I decoupaged this pattern piece box for my friend’s mother – her 60th birthday present! She loves sewing, and so we decided this would be the perfect gift for her since she has (now had) a lack of places to store her fabric and patterns. And how else to cover the box except with patterns? Don’t be too shocked, but I actually took photos of the process. Trust me, it was difficult to stop crafting and snap the camera! In the interest of being a good Mod Podge blogger, I decided I need to post a tutorial. So here it goes.
- Wood storage bin (Michaels or Jo-Ann, don’t forget to use a coupon)
- Big flat paint brush
- FolkArt paint in Linen, 8 oz.
- Fabric pattern(s) (Jo-Ann always has some on sale for $.99! Get two just to be safe)
- Mod Podge
- Sandpaper (optional)
- Cute mushroom apron (also optional)
BEFORE you begin painting, you may need to sand your wood surface to reduce nicks and rough spots. That is your call. I always do or I end up regretting it.
Step 1 is really easy but takes some time. Basecoat the box with the Linen paint. Do it inside and out, and on the bottom of the lid too. Don’t try to cheat – I’m watching and will know if you don’t paint it all! Let it dry for a few hours.

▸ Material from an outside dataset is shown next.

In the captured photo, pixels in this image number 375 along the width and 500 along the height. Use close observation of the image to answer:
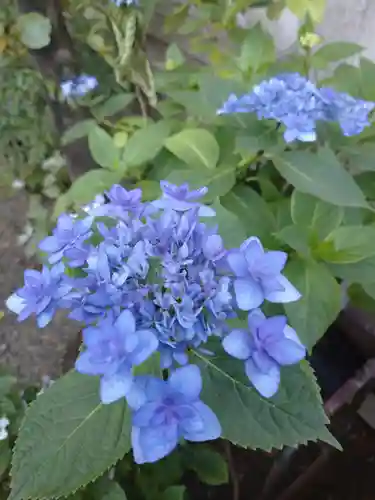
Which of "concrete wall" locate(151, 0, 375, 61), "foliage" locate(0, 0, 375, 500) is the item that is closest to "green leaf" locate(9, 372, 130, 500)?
"foliage" locate(0, 0, 375, 500)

Unfold your pattern and don’t worry about the creases. They will go away as you Mod Podge. Cut out pieces in the sizes and shapes that suit you and begin to apply to the storage bin. Here’s the way to do it. Lay the pattern pieces down and Mod Podge over the pattern piece. Hold one side down with your hand and apply a thin coat with a brush on top. The Mod Podge soaks through and adheres the piece to the bin – this method keeps it from tearing.
Keep overlapping the pieces with Mod Podge. Don’t worry about the pieces going over the sides – I actually glued them down around the edges and corners, but I left them hanging over the top and bottom of the bin to cut off later. Note that the pieces become transparent when you glue them down. Kind of cool! Keep doing this until you have covered the entire outside of the bin and lid. I didn’t do the inside or the bottom of the lid. Allow the tote to dry.
Okay, so this is the fun part! I normally hate trimming things with an X-Acto, but this was kind of fun. I trimmed the top, bottom and inside the handles. “Saw” carefully and it will work well! Once you are done trimming, coat the entire thing with one final coat of Mod Podge – inside and out.
Here she is! The finished piece. One last thing I did was paint a 2-inch knob and glue it on top with craft glue. I hope you like it! The great thing is that it really wasn’t that expensive. Less than $20 when I used a craft store coupon for the bin.
PS – The gift receiver loved it! Another successful Mod Podge project. Complete.